▶ [Problem]: Rewrite the items below so that each "dark background" becomes "shadowed backdrop", keeping everything else unchanged, and omit the pictures from your answer.

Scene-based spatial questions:
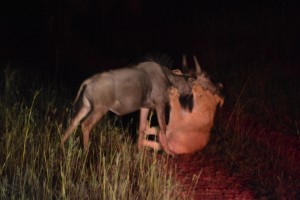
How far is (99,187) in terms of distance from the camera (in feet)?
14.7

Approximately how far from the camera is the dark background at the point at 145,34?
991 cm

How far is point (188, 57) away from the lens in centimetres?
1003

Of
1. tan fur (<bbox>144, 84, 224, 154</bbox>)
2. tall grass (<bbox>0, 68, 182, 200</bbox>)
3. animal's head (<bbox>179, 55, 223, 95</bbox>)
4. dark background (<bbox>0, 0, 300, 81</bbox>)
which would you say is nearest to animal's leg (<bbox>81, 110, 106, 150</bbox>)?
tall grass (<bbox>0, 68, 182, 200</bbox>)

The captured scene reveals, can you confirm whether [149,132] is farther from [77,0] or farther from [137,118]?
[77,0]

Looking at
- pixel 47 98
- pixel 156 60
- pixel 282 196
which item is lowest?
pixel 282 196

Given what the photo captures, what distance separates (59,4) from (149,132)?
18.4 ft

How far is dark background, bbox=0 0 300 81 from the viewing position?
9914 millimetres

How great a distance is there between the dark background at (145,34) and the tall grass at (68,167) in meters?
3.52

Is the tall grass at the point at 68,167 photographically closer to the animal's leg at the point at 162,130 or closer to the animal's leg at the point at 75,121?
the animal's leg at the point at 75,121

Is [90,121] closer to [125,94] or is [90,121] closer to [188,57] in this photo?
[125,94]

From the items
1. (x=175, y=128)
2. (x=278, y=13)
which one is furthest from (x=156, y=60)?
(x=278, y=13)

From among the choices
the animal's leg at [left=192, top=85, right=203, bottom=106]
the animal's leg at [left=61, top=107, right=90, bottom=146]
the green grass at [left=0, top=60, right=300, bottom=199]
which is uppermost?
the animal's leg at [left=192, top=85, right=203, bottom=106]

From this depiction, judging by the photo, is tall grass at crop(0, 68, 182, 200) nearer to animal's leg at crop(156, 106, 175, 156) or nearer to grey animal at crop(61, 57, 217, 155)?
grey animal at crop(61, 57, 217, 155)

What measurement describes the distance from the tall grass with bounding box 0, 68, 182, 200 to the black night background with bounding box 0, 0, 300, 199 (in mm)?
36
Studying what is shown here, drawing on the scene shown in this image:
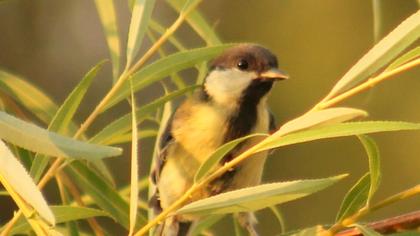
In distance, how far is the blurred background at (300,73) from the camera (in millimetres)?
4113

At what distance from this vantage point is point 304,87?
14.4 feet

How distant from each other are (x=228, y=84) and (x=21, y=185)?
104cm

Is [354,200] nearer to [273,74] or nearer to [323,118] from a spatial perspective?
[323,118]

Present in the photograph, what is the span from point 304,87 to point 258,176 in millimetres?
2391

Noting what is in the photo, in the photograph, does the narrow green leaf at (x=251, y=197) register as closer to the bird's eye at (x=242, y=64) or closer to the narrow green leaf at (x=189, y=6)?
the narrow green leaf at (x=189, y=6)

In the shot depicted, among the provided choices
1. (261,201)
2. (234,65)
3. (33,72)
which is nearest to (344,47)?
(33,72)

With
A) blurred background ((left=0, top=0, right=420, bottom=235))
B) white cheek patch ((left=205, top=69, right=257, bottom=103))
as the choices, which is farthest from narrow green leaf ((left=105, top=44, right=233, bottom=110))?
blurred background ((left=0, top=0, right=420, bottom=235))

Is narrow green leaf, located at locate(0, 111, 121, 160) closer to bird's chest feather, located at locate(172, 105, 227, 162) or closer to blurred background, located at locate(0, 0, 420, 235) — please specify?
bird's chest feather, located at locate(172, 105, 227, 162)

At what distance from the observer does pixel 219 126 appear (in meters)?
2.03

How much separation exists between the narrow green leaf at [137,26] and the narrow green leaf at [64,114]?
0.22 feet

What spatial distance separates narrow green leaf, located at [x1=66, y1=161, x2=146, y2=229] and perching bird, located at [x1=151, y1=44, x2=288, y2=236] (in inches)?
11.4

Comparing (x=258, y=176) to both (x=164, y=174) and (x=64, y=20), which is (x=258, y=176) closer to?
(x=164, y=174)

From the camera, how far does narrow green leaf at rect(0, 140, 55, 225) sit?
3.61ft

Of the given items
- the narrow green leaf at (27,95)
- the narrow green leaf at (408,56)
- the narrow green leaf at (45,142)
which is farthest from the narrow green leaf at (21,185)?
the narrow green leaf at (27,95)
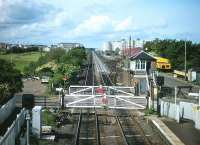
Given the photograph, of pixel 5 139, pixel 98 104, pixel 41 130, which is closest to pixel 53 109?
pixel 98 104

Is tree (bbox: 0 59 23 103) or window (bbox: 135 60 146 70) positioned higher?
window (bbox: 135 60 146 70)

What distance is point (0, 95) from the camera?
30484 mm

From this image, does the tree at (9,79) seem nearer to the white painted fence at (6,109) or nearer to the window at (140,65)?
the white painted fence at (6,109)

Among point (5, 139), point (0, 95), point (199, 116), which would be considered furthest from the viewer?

▶ [Worked solution]:
How far is (99,187) in terms of distance from the camera (in feet)?
14.7

Approximately how far from the camera is the shadowed backdrop at the point at 145,34?
991 cm

How far is point (188, 57) away from the lens in centimetres?
1003

Of
1. tan fur (<bbox>144, 84, 224, 154</bbox>)
2. tall grass (<bbox>0, 68, 182, 200</bbox>)
3. animal's head (<bbox>179, 55, 223, 95</bbox>)
4. shadowed backdrop (<bbox>0, 0, 300, 81</bbox>)
which would you say is nearest to animal's leg (<bbox>81, 110, 106, 150</bbox>)?
tall grass (<bbox>0, 68, 182, 200</bbox>)

The captured scene reveals, can you confirm whether [149,132] is farther from [77,0] or farther from [137,118]?
[77,0]

Looking at
- pixel 47 98
- pixel 156 60
- pixel 282 196
which item is lowest?
pixel 282 196

Given what the photo captures, what distance separates (59,4) from (149,132)?
18.4 ft

How far is shadowed backdrop, bbox=0 0 300 81 from the viewing position?
9914 millimetres

How great a distance is there between the shadowed backdrop at (145,34) and the tall grass at (68,167) in meters?
3.52

Is the tall grass at the point at 68,167 photographically closer to the animal's leg at the point at 162,130 or closer to the animal's leg at the point at 75,121?
the animal's leg at the point at 75,121

Is [90,121] closer to [125,94] or is [90,121] closer to [188,57] in this photo?
[125,94]

From the items
1. (x=175, y=128)
2. (x=278, y=13)
which one is furthest from (x=156, y=60)?
(x=278, y=13)

From among the choices
the animal's leg at [left=192, top=85, right=203, bottom=106]
the animal's leg at [left=61, top=107, right=90, bottom=146]
the green grass at [left=0, top=60, right=300, bottom=199]
which is uppermost?
the animal's leg at [left=192, top=85, right=203, bottom=106]

From this depiction, judging by the photo, is tall grass at crop(0, 68, 182, 200) nearer to animal's leg at crop(156, 106, 175, 156) or nearer to grey animal at crop(61, 57, 217, 155)?
grey animal at crop(61, 57, 217, 155)

What measurement describes the distance from the tall grass with bounding box 0, 68, 182, 200 to the black night background with bounding box 0, 0, 300, 199 (in mm)?
36
Studying what is shown here, drawing on the scene shown in this image:
In distance, how far is the blurred background at (300,73) from the camera (in millimetres)?
4113

At what distance from this vantage point is point 304,87?
14.4 feet

How distant from each other are (x=228, y=84) and (x=21, y=185)?
104cm

Is [354,200] nearer to [273,74] or nearer to [323,118] from a spatial perspective?
[323,118]

Present in the photograph, what is the span from point 304,87 to point 258,176 in millimetres?
2391

Noting what is in the photo, in the photograph, does the narrow green leaf at (x=251, y=197) register as closer to the bird's eye at (x=242, y=64) or closer to the narrow green leaf at (x=189, y=6)?
the narrow green leaf at (x=189, y=6)

In the shot depicted, among the provided choices
1. (261,201)
2. (234,65)
3. (33,72)
which is nearest to (344,47)?
(33,72)

With
A) blurred background ((left=0, top=0, right=420, bottom=235))
B) white cheek patch ((left=205, top=69, right=257, bottom=103))
as the choices, which is farthest from narrow green leaf ((left=105, top=44, right=233, bottom=110))?
blurred background ((left=0, top=0, right=420, bottom=235))

Is narrow green leaf, located at locate(0, 111, 121, 160) closer to bird's chest feather, located at locate(172, 105, 227, 162) or closer to blurred background, located at locate(0, 0, 420, 235) — please specify?
bird's chest feather, located at locate(172, 105, 227, 162)

At what distance from the observer does pixel 219 126 appear (in meters)?
2.03

How much separation exists between the narrow green leaf at [137,26] and the narrow green leaf at [64,114]?
0.22 feet

What spatial distance separates narrow green leaf, located at [x1=66, y1=161, x2=146, y2=229] and perching bird, located at [x1=151, y1=44, x2=288, y2=236] (in inches)?
11.4

Comparing (x=258, y=176) to both (x=164, y=174) and (x=64, y=20), which is (x=258, y=176) closer to?
(x=164, y=174)

From the camera, how far does narrow green leaf at rect(0, 140, 55, 225) sit?
3.61ft

Of the given items
- the narrow green leaf at (27,95)
- the narrow green leaf at (408,56)
- the narrow green leaf at (45,142)
which is farthest from the narrow green leaf at (21,185)?
the narrow green leaf at (27,95)
Given the photograph, of pixel 5 139, pixel 98 104, pixel 41 130, which is closest to pixel 53 109?
pixel 98 104

Is tree (bbox: 0 59 23 103) or window (bbox: 135 60 146 70) positioned higher?
window (bbox: 135 60 146 70)

What distance is point (0, 95) from the camera?
30484 mm

From this image, does the tree at (9,79) seem nearer to the white painted fence at (6,109) or nearer to the window at (140,65)?
the white painted fence at (6,109)

Among point (5, 139), point (0, 95), point (199, 116), which would be considered furthest from the viewer?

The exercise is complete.